Does your domain name get you ridiculed?

We’ve written before about webmasters who chose domain names without fully thinking it through. Our first article on the subject was back in 2006. It was pretty amusing, but only a year later there was a new compendium of unfortunate domain name choices.

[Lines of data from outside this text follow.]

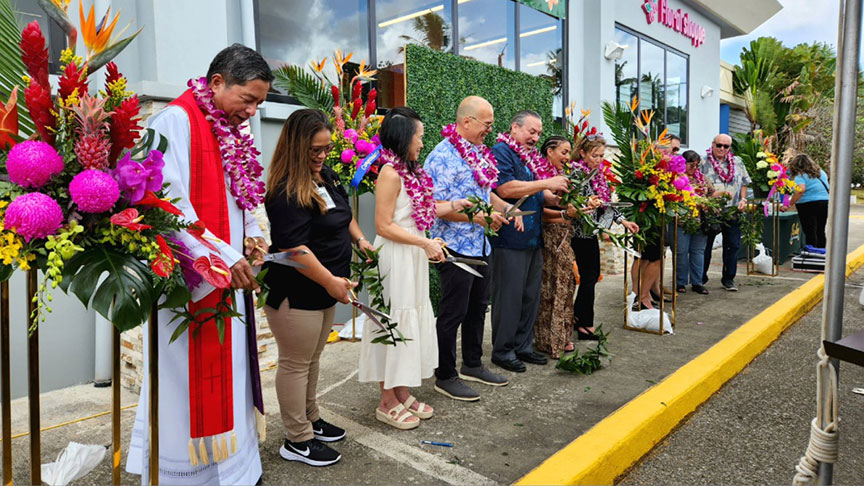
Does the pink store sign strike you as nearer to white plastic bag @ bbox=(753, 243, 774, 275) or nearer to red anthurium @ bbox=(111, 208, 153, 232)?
white plastic bag @ bbox=(753, 243, 774, 275)

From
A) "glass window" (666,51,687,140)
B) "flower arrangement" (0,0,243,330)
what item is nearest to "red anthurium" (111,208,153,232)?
"flower arrangement" (0,0,243,330)

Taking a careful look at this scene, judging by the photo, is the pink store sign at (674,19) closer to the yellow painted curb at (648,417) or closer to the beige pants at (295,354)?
the yellow painted curb at (648,417)

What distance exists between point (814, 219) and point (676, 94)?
466cm

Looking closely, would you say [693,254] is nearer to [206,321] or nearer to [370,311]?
[370,311]

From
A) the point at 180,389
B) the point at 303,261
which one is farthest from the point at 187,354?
the point at 303,261

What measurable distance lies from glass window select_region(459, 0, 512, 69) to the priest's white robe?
630 centimetres

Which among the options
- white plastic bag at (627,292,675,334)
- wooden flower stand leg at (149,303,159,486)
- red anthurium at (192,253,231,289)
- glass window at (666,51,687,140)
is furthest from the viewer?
glass window at (666,51,687,140)

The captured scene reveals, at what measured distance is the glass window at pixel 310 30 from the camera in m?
5.80

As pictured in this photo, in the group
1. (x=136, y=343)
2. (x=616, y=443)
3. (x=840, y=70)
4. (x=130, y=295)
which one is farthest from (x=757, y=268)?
(x=130, y=295)

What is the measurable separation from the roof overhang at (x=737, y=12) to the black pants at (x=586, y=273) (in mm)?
10168

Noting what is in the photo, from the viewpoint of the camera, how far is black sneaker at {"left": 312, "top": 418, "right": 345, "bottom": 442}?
348 cm

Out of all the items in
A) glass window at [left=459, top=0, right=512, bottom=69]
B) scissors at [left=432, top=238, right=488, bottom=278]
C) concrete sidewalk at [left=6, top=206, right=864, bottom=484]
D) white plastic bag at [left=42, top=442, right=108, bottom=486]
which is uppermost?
glass window at [left=459, top=0, right=512, bottom=69]

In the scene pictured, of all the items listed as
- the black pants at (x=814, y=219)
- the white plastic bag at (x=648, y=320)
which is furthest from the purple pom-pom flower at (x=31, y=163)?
the black pants at (x=814, y=219)

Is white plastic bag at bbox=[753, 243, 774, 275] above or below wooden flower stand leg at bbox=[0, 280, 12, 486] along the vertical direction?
below
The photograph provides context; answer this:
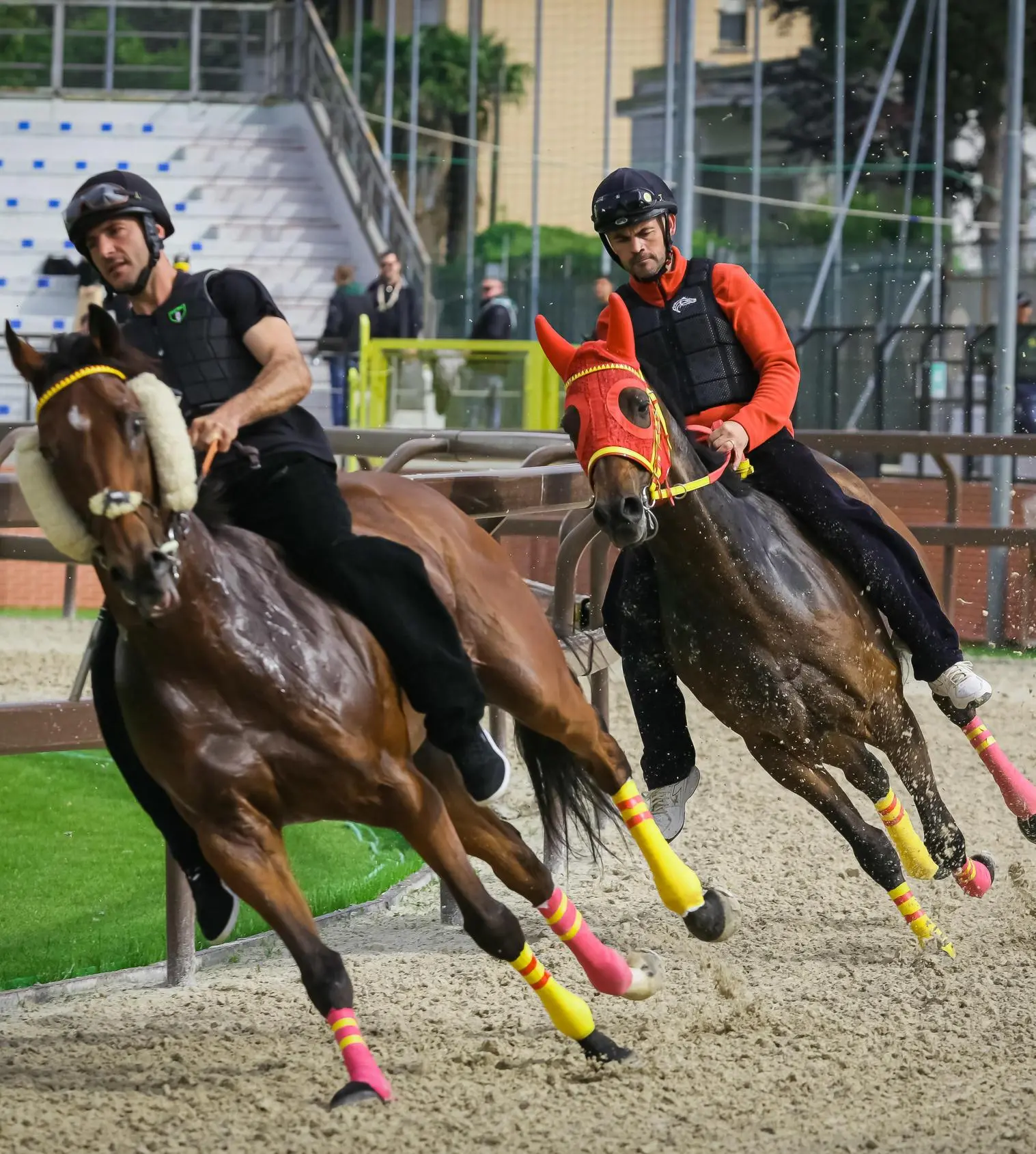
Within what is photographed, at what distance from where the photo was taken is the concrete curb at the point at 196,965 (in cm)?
511

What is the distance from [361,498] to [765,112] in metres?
19.0

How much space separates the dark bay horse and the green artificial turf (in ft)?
6.14

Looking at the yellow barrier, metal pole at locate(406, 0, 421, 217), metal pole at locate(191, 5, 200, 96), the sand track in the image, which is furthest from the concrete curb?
metal pole at locate(191, 5, 200, 96)

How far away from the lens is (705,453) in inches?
208

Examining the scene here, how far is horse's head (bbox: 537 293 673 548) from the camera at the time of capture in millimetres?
4648

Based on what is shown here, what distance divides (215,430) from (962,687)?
2828mm

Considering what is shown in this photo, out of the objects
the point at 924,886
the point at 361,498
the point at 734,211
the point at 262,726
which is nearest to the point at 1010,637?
the point at 924,886

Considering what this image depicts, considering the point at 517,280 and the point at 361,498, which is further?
the point at 517,280

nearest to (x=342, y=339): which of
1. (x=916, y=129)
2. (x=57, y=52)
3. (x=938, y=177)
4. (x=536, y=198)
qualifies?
(x=536, y=198)

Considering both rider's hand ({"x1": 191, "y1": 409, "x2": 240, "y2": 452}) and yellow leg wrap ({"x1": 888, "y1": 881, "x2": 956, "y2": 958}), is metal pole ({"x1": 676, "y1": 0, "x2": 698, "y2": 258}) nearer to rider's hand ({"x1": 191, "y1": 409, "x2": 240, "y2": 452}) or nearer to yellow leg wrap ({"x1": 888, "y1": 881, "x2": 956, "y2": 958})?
yellow leg wrap ({"x1": 888, "y1": 881, "x2": 956, "y2": 958})

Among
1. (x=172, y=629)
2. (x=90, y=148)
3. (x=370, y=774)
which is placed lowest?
(x=370, y=774)

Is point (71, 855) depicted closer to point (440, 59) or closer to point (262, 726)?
point (262, 726)

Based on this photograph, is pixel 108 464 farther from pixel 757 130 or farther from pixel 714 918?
pixel 757 130

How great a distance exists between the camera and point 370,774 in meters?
4.00
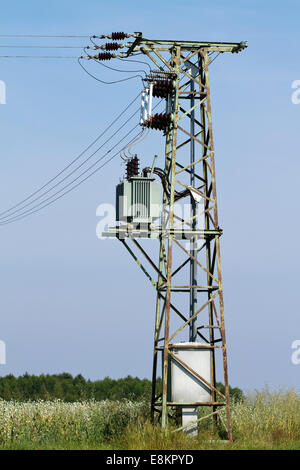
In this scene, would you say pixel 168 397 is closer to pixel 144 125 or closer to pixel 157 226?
pixel 157 226

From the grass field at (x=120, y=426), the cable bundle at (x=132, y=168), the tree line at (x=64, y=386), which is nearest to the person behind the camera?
the grass field at (x=120, y=426)

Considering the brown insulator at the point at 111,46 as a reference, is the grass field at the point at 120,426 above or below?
below

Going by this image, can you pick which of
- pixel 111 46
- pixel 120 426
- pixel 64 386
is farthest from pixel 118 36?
pixel 64 386

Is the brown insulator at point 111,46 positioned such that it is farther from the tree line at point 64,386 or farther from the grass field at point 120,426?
the tree line at point 64,386

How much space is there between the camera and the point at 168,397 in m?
28.1

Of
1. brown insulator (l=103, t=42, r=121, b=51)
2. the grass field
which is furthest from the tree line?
brown insulator (l=103, t=42, r=121, b=51)

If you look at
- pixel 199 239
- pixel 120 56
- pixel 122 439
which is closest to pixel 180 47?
pixel 120 56

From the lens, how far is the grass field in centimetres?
2783

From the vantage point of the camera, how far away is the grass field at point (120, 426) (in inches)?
1096

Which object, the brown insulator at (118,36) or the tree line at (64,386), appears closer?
the brown insulator at (118,36)

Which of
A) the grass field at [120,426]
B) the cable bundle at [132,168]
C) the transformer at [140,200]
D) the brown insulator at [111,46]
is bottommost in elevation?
the grass field at [120,426]

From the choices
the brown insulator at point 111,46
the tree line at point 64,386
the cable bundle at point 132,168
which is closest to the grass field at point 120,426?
the cable bundle at point 132,168

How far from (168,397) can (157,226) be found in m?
6.23

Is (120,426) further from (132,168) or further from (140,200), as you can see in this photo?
(132,168)
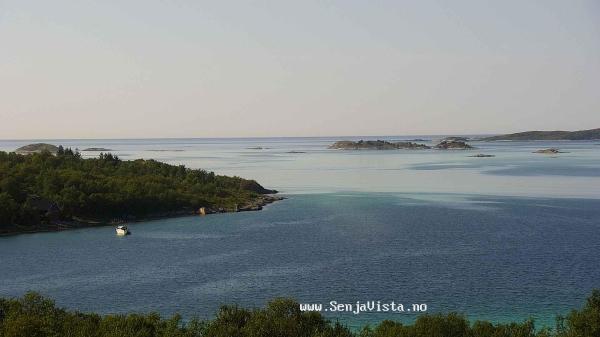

I thought the rather widespread exposure would result in those domains getting fixed. No such luck. Many of them are back in a new compendium from BoredPanda. Some of the new ones, though are equally striking:

  1. Effective IT Management from RegencyTechnologies
    itscrap.com
  2. A French arborist
    lesbocages.com
  3. Scrap metal recycling
    americanscrapmetal.com
  4. All about North Lake Tahoe
    gotahoenorth.com
  5. A Bait & Tackle Shop
    masterbaitonline.comPay attention to your domain name selection
  6. An emotional healing therapist
    therapistinabox.com
  7. Educational astronomy website
    analemma.org
  8. All about Winters, California
    wintersexpress.com
  9. High tech hardware from Dickson
    dicksonweb.com
  10. Directory of therapists
    therapist.com
  11. Top MP3 songs
    mp3shits.com
  12. A toy consignment service
    kidsexchange.net
  13. Travel website
    choosespain.com
  14. TV personal advice celebrity
    bendover.com
  15. A cafe in Serbia
    bitefartcafe.rs
  16. Language teachers
    teacherstalking.org
  17. A bedspread company
    ladrape.com
  18. Formal wear for kids
    childrenswear.co.uk

If you’re about to register a new domain …

I wrote a helpful article awhile back listing 5 rules to keep in mind. Perhaps it’s time to add a 6th rule: eliminate alternate unfortunate interpretations.